We viewed CQC comment cards that had been left for patients to complete, prior to our visit, about the services provided. There were 16 completed comment cards and all of them reflected positive comments about the staff and the services provided. Patients commented that the practice was clean and hygienic, they found it easy to book an appointment and they found the quality of the dentistry to be excellent. They said explanations were clear and that the staff were kind, caring and reassuring. Patients also commented about the availability of a dentist when urgent treatment was required.

The provider was providing care which was safe, effective, caring, responsive and well-led and the regulations were being met.

Our key findings were:

  • The practice had a system in place to record and analyse significant events, safety issues and complaints and to cascade learning to staff
  • Where complaints or mistakes had been made patients were notified about the outcome of any investigation and given a suitable apology
  • Staff had received safeguarding and whistleblowing training and knew the processes to follow to raise any concerns
  • There were sufficient numbers of suitably qualified staff to meet the needs of patients
  • Staff had been trained to handle emergencies and appropriate medicines and life-saving equipment were readily available
  • Infection control procedures were robust and the practice followed published guidance.
  • Patient’s care and treatment was planned and delivered in line with evidence based guidelines, best practice and current legislation
  • Patients received clear explanations about their proposed treatment, costs, benefits and risks and were involved in decisions about it
  • Patients were treated with dignity and respect and confidentiality was maintained
  • The appointment system met the needs of patients and waiting times were kept to a minimum
  • There was an effective complaints system and the practice was open and transparent with patients if a mistake had been made.
  • The practice was well-led and staff felt involved and worked as a team
  • Governance systems were effective and there was a range of clinical and non-clinical audits to monitor the quality of services
  • The practice sought feedback from staff and patients about the services they provided.

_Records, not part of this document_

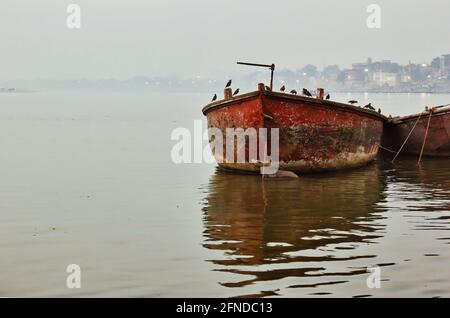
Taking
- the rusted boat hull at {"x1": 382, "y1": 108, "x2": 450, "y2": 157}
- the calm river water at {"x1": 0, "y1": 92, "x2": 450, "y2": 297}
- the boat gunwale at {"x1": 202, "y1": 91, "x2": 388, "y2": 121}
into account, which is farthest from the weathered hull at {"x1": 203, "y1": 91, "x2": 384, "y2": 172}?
the rusted boat hull at {"x1": 382, "y1": 108, "x2": 450, "y2": 157}

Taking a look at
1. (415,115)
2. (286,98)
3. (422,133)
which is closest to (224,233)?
(286,98)

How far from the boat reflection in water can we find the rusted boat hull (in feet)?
16.7

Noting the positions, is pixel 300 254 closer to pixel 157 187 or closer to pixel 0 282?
pixel 0 282

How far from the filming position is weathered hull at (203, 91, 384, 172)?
1627 cm

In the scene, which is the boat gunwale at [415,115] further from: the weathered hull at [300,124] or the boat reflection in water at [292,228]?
the boat reflection in water at [292,228]

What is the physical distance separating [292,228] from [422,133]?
12983 millimetres

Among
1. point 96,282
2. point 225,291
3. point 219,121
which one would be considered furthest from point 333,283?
point 219,121

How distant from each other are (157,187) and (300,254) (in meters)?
8.32

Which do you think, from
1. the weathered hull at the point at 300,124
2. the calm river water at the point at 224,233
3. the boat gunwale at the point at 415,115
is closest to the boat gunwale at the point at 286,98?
the weathered hull at the point at 300,124

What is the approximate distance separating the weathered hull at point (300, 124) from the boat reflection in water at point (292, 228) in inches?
22.0

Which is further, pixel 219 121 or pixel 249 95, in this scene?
pixel 219 121

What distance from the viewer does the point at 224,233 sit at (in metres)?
10.4

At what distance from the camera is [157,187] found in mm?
16672

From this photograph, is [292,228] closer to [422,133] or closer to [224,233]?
[224,233]
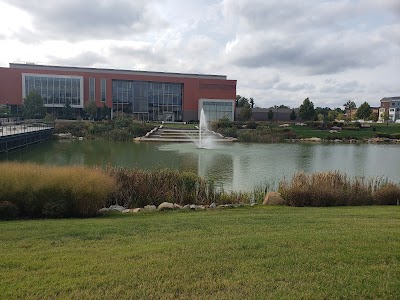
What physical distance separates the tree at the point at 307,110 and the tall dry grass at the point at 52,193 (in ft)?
228

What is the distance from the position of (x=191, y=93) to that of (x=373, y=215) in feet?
214

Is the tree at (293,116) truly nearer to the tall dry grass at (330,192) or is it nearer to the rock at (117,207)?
the tall dry grass at (330,192)

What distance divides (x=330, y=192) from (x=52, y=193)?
814cm

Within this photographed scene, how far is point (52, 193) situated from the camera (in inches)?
341

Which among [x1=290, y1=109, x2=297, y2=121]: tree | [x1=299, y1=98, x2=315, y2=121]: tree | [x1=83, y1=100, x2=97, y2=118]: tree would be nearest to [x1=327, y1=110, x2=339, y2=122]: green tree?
[x1=299, y1=98, x2=315, y2=121]: tree

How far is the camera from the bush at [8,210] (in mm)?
8156

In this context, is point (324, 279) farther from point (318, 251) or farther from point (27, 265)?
point (27, 265)

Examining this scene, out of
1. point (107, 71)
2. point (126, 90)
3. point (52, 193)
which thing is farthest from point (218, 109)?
point (52, 193)

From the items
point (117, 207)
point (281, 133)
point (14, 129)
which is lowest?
point (117, 207)

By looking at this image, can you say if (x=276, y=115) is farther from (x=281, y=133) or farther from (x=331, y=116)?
(x=281, y=133)

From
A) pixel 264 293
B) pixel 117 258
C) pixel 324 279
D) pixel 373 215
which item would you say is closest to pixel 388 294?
pixel 324 279

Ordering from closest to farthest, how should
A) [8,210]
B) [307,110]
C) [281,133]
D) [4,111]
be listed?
[8,210] → [281,133] → [4,111] → [307,110]

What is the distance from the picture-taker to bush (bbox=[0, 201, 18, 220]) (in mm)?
8156

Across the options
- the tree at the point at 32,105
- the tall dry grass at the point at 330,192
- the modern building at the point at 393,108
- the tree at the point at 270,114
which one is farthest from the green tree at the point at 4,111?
the modern building at the point at 393,108
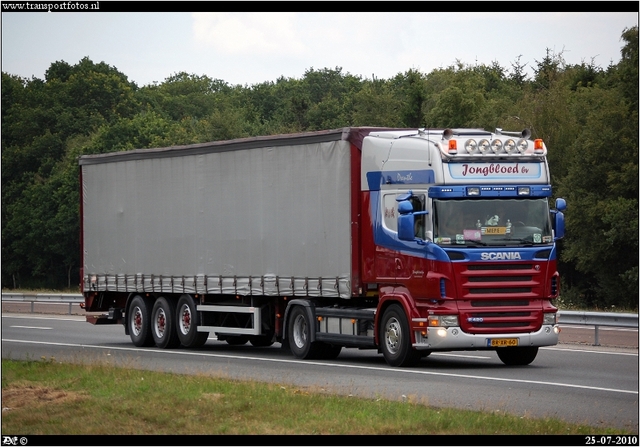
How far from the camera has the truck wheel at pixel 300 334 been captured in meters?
21.9

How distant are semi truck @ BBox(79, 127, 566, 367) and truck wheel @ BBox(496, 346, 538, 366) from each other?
0.02 metres

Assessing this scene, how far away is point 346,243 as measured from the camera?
21000mm

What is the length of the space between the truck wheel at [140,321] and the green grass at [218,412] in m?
9.67

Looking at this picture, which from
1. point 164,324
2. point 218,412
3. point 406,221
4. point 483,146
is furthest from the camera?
point 164,324

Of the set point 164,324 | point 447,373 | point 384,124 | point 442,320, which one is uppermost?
point 384,124

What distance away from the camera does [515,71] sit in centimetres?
9069

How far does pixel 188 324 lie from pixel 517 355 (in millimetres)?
7638

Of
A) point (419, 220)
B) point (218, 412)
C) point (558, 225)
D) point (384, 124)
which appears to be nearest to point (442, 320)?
point (419, 220)

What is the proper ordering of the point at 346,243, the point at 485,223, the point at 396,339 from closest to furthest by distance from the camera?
the point at 485,223, the point at 396,339, the point at 346,243

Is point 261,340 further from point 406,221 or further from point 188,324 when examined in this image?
point 406,221

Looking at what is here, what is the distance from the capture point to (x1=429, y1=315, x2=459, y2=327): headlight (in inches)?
747

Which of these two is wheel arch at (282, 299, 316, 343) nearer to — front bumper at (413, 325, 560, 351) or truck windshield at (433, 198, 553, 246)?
front bumper at (413, 325, 560, 351)

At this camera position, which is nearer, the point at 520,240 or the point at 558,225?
the point at 520,240

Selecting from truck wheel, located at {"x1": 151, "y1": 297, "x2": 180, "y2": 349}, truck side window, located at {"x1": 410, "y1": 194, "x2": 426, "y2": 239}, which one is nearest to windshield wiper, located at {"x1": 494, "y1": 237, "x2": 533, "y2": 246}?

There were areas where the provider could make improvements and should:

  • Ensure that learning from practice meetings is recorded and cascaded to staff and areas for improvement are actioned in a timely manner.
  • Ensure infection control audits are undertaken every six months in accordance with the guidance.
  • Update radiation protection documentation to identify those currently responsible for oversight of equipment and operation of it.